Supreme Court hands down an important ruling under the Takings Clause today (4/12/24)

Link to the Opinion of the Court.

Case is Sheetz v County of El Dorado, California.

BARRETT, J., delivered the opinion for a unanimous Court. SOTOMAYOR, J., filed a concurring opinion, in which JACKSON, J., joined. GORSUCH, J., filed a concurring opinion. KAVANAUGH, J., filed a concurring opinion, in which KAGAN and JACKSON, JJ., joined.

As a condition of receiving a residential building permit, petitioner George Sheetz was required by the County of El Dorado to pay a $23,420 traffic impact fee. The fee was part of a “General Plan” enacted by the County’s Board of Supervisors to address increasing demand for public services spurred by new development. The fee amount was not based on the costs of traffic impacts specifically attributable to Sheetz’s particular project, but rather was assessed according to a rate schedule that took into account the type of development and its location within the County. Sheetz paid the fee under protest and obtained the permit. He later sought relief in state court, claiming that conditioning the building permit on the payment of a traffic impact fee constituted an unlawful “exaction” of money in violation of the Takings Clause. In Sheetz’s view, the Court’s decisions in Nollan v. California Coastal Comm’n, 483 U. S. 825, and Dolan v. City of Tigard, 512 U. S. 374, required the County to make an individualized determination that the fee imposed on him was necessary to offset traffic congestion attributable to his project. The courts below ruled against Sheetz based on their view that Nollan and Dolan apply only to permit conditions imposed on an ad hoc basis by administrators, not to a fee like this one imposed on a class of property owners by Board-enacted legislation. 84 Cal. App. 5th 394, 402, 300 Cal. Rptr. 3d 308, 312.

Held: The Takings Clause does not distinguish between legislative and administrative land-use permit conditions. Pp. 4–11.

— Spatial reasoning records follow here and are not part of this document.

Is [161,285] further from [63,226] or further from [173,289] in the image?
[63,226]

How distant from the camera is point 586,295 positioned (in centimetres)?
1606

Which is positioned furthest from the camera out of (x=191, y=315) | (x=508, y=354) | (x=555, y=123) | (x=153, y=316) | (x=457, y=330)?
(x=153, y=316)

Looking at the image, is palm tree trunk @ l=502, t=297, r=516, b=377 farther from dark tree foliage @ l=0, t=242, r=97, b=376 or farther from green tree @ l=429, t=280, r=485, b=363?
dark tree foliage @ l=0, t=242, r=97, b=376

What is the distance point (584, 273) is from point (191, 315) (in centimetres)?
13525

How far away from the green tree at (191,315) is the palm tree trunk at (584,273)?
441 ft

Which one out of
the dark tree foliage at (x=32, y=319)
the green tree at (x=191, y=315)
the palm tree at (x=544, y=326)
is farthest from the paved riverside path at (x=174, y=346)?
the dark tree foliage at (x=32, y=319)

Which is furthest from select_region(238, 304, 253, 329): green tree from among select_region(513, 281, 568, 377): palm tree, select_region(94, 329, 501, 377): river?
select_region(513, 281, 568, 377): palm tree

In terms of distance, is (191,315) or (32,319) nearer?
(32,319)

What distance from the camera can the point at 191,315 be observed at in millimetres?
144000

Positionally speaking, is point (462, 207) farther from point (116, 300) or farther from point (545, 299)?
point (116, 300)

(a) When the government wants to take private property for a public purpose, the Fifth Amendment’s Takings Clause requires the government to provide the owner “just compensation.” The Takings Clause saves individual property owners from bearing “public burdens which, in all fairness and justice, should be borne by the public as a whole.” Armstrong v. United States, 364 U. S. 40, 49. Even so, the States have substantial authority to regulate land use, see Village of Euclid v. Ambler Realty Co., 272 U. S. 365, and a State law that merely restricts land use in a way “reasonably necessary to the effectuation of a substantial government purpose” is not a taking unless it saps too much of the property’s value or frustrates the owner’s investment backed expectations. Penn Central Transp. Co. v. New York City, 438 U. S. 104, 123, 127. Similarly, when the government can deny a building permit to further a “legitimate police-power purpose,” it can also place conditions on the permit that serve the same end. Nollan, 483 U. S., at 836. For example, if a proposed development will “substantially increase traffic congestion,” the government may condition the building permit on the owner’s willingness “to deed over the land needed to widen a public road.” Koontz v. St. Johns River Water Management Dist., 570 U. S. 595, 605. But when the government withholds or conditions a building permit for reasons unrelated to its legitimate land-use interests, those actions amount to extortion. See Nollan, 483 U. S., at 837. The Court’s decisions in Nollan and Dolan address the potential abuse of the permitting process by setting out a two-part test modeled on the unconstitutional conditions doctrine. See Perry v. Sindermann, 408 U. S. 593, 597. First, permit conditions must have an “essential nexus” to the government’s land-use interest, ensuring that the government is acting to further its stated purpose, not leveraging its permitting monopoly to exact private property without paying for it. See Nollan, 483 U. S., at 837, 841. Second, permit conditions must have “rough proportionality” to the development’s impact on the land-use interest and may not require a landowner to give up (or pay) more than is necessary to mitigate harms resulting from new development. See Dolan, 512 U. S., at 391, 393; Koontz, 570 U. S., at 612–615. Pp. 4–6.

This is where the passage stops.